ETTY THEFT PUNISHMENT
Petty theft is a misdemeanor, typically punished by up to 3 years of informal probation, a maximum sentence of 6 months in county jail, a $1000 fine, or both. In some instances, such as when the value of the stolen property is small and the defendant has no criminal history, petty theft may be charged as an infraction and dismissed if the defendant completes theft education classes.
However, if the property has a value of $50 or less, the prosecutor can charge the offense as an infraction, so long as the offender has had no other theft-related conviction. Petty theft charged as an infraction is punishable by a fine of no more than $250.
RAND THEFT PUNISHMENT
Grand theft is a “wobbler,” meaning that it can be charged as a misdemeanor or as a felony. Misdemeanor grand theft carries a basic punishment of up to 1 year in jail, a $1000 fine, or both. Felony grand theft can be punished by 16 months, 2 or 3 years in state prison.
In addition to any jail or prison sentence, if the defendant is found guilty of PC 484 he may face professional license restrictions or suspensions, harsh probation terms, restitution requirements, loss of immigration status (for non-U.S. citizens), and more.
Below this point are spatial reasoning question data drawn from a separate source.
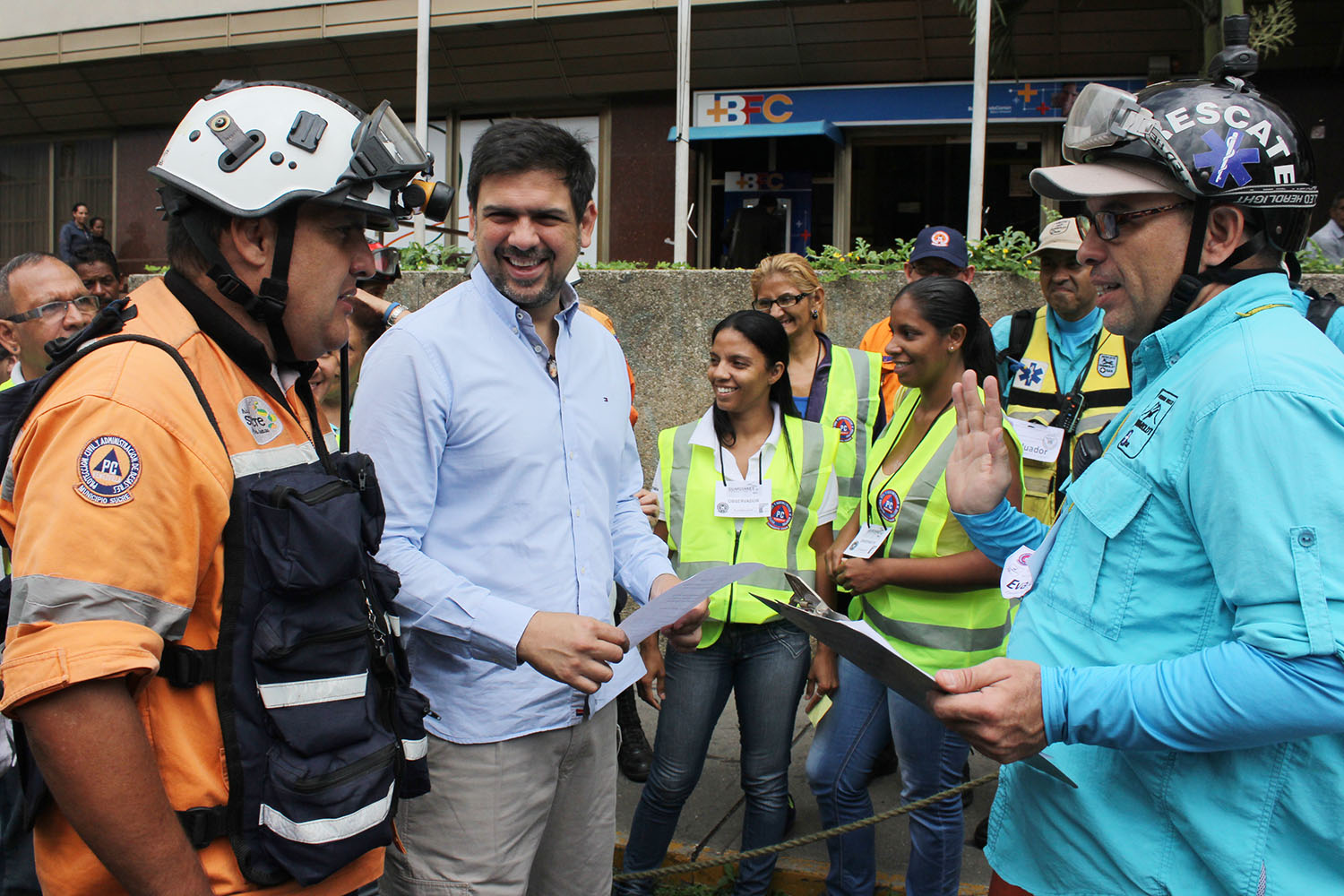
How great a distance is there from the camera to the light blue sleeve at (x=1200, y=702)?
148 centimetres

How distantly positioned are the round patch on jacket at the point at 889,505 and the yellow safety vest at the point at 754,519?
1.03ft

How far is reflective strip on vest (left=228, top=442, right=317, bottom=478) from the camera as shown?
5.31ft

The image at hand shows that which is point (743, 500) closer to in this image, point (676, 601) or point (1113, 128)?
point (676, 601)

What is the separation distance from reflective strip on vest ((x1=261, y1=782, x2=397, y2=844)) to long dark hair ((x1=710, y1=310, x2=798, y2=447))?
2320mm

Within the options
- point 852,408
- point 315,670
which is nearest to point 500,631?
point 315,670

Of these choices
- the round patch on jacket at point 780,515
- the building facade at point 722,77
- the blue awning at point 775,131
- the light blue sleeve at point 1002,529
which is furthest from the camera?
the blue awning at point 775,131

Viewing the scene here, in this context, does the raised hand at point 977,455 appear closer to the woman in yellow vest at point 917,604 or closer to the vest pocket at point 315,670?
the woman in yellow vest at point 917,604

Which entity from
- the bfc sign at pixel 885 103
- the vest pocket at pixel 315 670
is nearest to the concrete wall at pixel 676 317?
the vest pocket at pixel 315 670

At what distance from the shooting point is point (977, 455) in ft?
8.00

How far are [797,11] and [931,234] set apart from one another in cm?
691

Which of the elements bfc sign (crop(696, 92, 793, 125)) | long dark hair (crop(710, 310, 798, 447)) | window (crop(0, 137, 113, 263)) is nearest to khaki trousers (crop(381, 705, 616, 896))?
long dark hair (crop(710, 310, 798, 447))

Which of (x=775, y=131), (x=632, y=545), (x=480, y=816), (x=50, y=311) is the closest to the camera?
(x=480, y=816)

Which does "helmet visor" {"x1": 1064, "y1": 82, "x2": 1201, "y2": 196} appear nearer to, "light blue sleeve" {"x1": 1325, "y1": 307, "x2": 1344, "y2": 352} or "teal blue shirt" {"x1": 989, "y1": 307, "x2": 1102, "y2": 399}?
"light blue sleeve" {"x1": 1325, "y1": 307, "x2": 1344, "y2": 352}

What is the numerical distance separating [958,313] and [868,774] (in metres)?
1.70
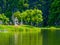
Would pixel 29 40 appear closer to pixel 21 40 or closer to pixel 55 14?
pixel 21 40

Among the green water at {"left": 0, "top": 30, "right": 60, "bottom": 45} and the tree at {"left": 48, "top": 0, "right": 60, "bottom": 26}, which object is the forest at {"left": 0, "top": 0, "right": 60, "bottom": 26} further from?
the green water at {"left": 0, "top": 30, "right": 60, "bottom": 45}

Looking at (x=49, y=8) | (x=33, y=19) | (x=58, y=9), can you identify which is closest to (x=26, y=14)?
(x=33, y=19)

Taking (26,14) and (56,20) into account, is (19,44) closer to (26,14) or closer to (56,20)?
(26,14)

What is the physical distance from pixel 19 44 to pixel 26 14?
45.8 metres

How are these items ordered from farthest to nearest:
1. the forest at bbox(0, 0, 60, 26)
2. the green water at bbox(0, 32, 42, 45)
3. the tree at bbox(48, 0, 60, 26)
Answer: the forest at bbox(0, 0, 60, 26), the tree at bbox(48, 0, 60, 26), the green water at bbox(0, 32, 42, 45)

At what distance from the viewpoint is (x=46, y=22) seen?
87688 mm

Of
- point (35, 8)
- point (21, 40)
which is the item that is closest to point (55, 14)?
point (35, 8)

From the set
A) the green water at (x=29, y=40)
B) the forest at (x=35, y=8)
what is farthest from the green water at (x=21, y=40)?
the forest at (x=35, y=8)

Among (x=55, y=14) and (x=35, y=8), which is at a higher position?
(x=35, y=8)

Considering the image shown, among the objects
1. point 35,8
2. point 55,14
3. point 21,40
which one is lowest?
point 21,40

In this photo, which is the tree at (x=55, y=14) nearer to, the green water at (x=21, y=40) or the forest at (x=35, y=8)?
the forest at (x=35, y=8)

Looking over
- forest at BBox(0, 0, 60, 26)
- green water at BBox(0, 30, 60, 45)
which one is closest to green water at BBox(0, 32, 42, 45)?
green water at BBox(0, 30, 60, 45)

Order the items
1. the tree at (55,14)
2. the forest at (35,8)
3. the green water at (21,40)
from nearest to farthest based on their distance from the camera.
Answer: the green water at (21,40) < the tree at (55,14) < the forest at (35,8)

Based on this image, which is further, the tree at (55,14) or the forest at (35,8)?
the forest at (35,8)
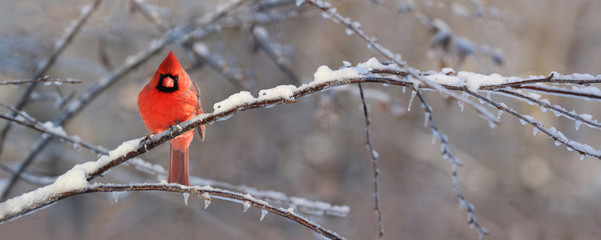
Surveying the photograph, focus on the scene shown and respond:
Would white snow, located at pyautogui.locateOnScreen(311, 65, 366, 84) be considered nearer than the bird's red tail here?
Yes

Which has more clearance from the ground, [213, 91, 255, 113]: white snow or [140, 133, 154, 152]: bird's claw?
[213, 91, 255, 113]: white snow

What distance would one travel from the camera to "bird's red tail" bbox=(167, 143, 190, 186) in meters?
1.45

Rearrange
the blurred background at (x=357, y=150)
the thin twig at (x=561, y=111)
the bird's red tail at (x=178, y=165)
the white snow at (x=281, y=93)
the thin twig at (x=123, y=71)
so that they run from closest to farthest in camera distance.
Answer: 1. the thin twig at (x=561, y=111)
2. the white snow at (x=281, y=93)
3. the bird's red tail at (x=178, y=165)
4. the thin twig at (x=123, y=71)
5. the blurred background at (x=357, y=150)

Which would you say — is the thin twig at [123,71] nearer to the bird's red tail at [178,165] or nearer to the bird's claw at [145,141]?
the bird's red tail at [178,165]

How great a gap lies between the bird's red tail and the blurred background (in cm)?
157

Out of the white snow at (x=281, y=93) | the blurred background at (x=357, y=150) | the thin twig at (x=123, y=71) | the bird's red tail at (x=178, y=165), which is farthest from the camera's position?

Theft charges are often based on weak evidence that must be vigorous challenged. Depending on the facts of a case, defenses to theft charges may include:
- Lack of intent – when the defendant took the property he did not intend to permanently keep it,
- Right of possession – theft is not committed if the allegedly stolen goods belong to the defendant and the defendant has a right to possess them,
- Consent – defendant had consent to take the allegedly stolen property, and
- Mistake – If the property was taken by mistake or error
- False theft allegations.
There are a number of potential defenses to theft charges in California, particularly where the situation involves shoplifting or petty theft. These allegations have lasting and harsh ramifications on an individual. It is crucial that you fight this type of allegation because this could be held against you for many years. If you or a loved one is under investigation or charged with a crime, it is important to contact a criminal attorney that is competent in handling these matters. Call the Law Office of Brett Parker Davison for a free consultation today!
- Petty Theft (PC 484 and 488): This is the stealing of property valued up to $950. This offense is a misdemeanor, but a second offense can be charged as a felony under Penal Code 666.
- Grand Theft (PC 487): This is the stealing of property valued at more than $950. It may be charged as a misdemeanor or a felony.
- Grand Theft of a Firearm: Any theft of a firearm counts as “grand theft”, regardless of the value of the gun. However, this offense is only a felony if the firearm is more than $950 in value.
- Grand Theft Auto: Theft of an automobile as “grand theft” if the value of more that $950, and “petty theft” if the value is $950.00 or less.
- Burglary: Entering a structure with the intent to commit a felony or theft inside constitutes burglary in California. However, if the structure is a home or “inhabited dwelling,” residential burglary may be charged, which counts as a “strike” under the Three Strikes Laws.
- Auto Burglary: Breaking into a locked vehicle for the purpose of stealing it, is “auto burglary” in California.
- Shoplifting (PC 459.5): Entering a commercial establishment while it is open with the intent to commit petty theft inside is the crime of shoplifting.
- Embezzlement: A person who wrongfully steals or misappropriates property entrusted to him by the rightful owner.
- Receiving Stolen Property: When someone purchases or receives property that they knows or reasonably should know is stolen.
- Robbery: Use of violence, force or threats to take property from another’s immediate possession. This is a Strike under the Three Strike Laws.
- Carjacking: If one uses force or fear to take a vehicle from someone’s immediate possession.
- Mail Theft (530.5(e)): When someone knowingly takes mail that does not belong to them from a mailbox, post office or letter carrier.